# 60cm shallow corydoras tank



## dz.tng (5 Sep 2018)

Hi everyone, I am new to UKAPS and this is my first post here. I have been in the hobby for about 8 months now. 
This is a low tech tank with no co2 injection, scaped to make the corydoras feel at home and hopefully breed for me.

Let me know how you like this scape or if there is any changes I should make and improvements on
Cheers
*Final full tank shot:*



 



*Title: Corydoras Haven*

*Dimensions: 60cm x 30cm x 18cm*

*CO2: nil*

*Filtration: Ehiem internal *

*Lights: Ikea grow light ( VÄXER LED )*

*Photo Period: 7hours *

*Fertilisation: tropica specialised fertiliser *

*Substrate: River gravels and pebbles *

*Hardscape: Driftwood and River stones *

*Flora: 
Eleocharis acicularis 'mini'
Anubias nana petite
Nypmhaea Zenkeri 
Mini Fissiden
Mini Christmas moss
Dwarf water lettuce 


Fauna: 
30 Corydoras Hastatus
8 Tucanoichthys tucano
3 otocinclus vittatus*


----------



## rebel (5 Sep 2018)

Looks great! You have some really unique fish in that tank!

I want to see a picture with the fish in the front of the tank doing their thing.


----------



## dz.tng (5 Sep 2018)




----------



## azawaza (5 Sep 2018)

I’ve been eyeing the Tucano tetra for quite some time. They are very expensive here.
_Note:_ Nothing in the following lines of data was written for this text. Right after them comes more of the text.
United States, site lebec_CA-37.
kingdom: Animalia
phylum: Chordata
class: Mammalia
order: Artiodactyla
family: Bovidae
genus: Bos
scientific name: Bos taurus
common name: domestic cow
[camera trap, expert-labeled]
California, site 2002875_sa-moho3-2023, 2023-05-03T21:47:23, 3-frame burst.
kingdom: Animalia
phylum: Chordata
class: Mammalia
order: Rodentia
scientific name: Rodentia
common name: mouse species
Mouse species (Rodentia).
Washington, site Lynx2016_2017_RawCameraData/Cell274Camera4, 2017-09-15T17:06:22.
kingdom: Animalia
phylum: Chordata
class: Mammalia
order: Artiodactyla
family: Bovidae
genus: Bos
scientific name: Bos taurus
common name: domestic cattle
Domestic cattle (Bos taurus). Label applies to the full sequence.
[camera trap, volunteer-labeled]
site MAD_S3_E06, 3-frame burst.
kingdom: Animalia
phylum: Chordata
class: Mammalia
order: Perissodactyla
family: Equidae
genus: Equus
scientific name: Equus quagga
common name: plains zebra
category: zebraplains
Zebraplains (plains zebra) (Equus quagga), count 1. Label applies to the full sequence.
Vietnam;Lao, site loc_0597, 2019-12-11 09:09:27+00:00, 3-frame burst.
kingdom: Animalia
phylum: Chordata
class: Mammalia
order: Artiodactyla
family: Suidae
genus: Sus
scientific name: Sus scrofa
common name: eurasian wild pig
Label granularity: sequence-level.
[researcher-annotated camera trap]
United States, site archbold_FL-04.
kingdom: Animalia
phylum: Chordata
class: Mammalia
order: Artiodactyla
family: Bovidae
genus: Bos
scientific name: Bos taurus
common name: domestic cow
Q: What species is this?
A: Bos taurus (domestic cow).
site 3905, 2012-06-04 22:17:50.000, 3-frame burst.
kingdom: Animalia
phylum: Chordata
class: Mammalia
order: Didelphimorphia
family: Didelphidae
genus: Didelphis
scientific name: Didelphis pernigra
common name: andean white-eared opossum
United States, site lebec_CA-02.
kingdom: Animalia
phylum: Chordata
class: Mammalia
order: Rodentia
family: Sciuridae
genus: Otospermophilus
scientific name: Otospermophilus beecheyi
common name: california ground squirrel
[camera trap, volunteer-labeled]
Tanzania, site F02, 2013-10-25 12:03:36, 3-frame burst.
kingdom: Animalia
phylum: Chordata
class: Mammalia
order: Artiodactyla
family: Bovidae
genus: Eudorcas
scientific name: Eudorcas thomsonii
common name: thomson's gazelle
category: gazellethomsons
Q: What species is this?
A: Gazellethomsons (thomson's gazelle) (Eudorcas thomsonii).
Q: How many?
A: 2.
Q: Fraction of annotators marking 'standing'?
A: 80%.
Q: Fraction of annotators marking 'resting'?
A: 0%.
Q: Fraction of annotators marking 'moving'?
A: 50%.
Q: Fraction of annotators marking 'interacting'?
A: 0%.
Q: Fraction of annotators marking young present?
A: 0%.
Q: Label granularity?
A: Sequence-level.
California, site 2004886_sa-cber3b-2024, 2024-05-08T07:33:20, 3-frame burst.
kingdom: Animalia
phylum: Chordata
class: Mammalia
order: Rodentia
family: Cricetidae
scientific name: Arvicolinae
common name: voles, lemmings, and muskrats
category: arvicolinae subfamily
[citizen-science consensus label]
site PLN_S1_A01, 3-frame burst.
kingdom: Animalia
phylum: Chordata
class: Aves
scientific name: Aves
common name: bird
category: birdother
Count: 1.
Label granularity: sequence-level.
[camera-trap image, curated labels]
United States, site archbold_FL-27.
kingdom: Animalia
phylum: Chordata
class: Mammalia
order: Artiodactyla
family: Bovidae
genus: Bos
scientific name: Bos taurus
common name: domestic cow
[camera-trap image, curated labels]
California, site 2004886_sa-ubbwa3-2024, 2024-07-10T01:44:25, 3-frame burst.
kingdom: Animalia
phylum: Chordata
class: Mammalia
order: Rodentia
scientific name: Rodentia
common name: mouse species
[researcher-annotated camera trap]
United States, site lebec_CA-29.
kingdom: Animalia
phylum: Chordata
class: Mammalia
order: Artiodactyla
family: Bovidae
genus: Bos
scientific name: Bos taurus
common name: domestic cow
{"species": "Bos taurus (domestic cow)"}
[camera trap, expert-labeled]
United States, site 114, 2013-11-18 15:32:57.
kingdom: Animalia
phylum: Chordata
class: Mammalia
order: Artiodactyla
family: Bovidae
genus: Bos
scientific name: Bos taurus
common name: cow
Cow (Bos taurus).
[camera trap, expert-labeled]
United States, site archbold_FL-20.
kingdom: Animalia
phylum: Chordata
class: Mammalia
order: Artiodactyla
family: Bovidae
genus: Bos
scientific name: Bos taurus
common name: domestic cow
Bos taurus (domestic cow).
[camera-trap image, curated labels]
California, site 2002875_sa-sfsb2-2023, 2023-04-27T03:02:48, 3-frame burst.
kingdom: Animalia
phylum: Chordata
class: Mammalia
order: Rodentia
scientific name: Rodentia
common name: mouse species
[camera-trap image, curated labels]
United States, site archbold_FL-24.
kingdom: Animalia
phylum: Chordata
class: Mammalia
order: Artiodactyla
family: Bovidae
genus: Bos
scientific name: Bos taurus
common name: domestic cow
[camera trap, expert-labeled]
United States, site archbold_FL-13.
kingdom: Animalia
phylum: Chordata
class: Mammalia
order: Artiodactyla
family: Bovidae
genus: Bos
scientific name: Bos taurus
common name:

Are they shy or do they swim to the front like normal tetras?

Awesome scape by the way


----------



## doylecolmdoyle (5 Sep 2018)

Looks cool, I love tiny corys, would have thought the corys would prefer some sand to dig into, have read hard substrates (even if they are smooth) can wear away the barbels on the cory cats


----------



## Ray_Norwich (5 Sep 2018)

Lovely tank, the wood looks awesome.  I've recently bought a tank of the same dimensions, this is inspiring


----------



## mort (5 Sep 2018)

doylecolmdoyle said:


> Looks cool, I love tiny corys, would have thought the corys would prefer some sand to dig into, have read hard substrates (even if they are smooth) can wear away the barbels on the cory cats



Whilst I believe this is true and always kept my cories with sand I've seen a couple of collecting videos from Peru lately that caught cories over some very coarse and sharp substrates. It might be that they were simply moving through but was quite inretesting to see..


----------



## mort (5 Sep 2018)

Beautiful tank.


----------



## FJK_12 (5 Sep 2018)

Awesome scape


----------



## dz.tng (6 Sep 2018)

Hi Azawaza, Tucano are not really the boldest, but have very interesting characters. I often see them schooling alongside my Hastatus. Very fun to watch.


----------



## rebel (6 Sep 2018)

Love the video! Great schooling. Thanks for posting.


----------



## Costa (1 Oct 2018)

Great tank, but can the corys actually dig?


----------



## Aquastu (27 Apr 2019)

Great shallow tank. Even better that it is filled with Corys!


----------



## Jacob Coleman (27 Jul 2019)

Great scape are the corydoras very shy and hide ?


----------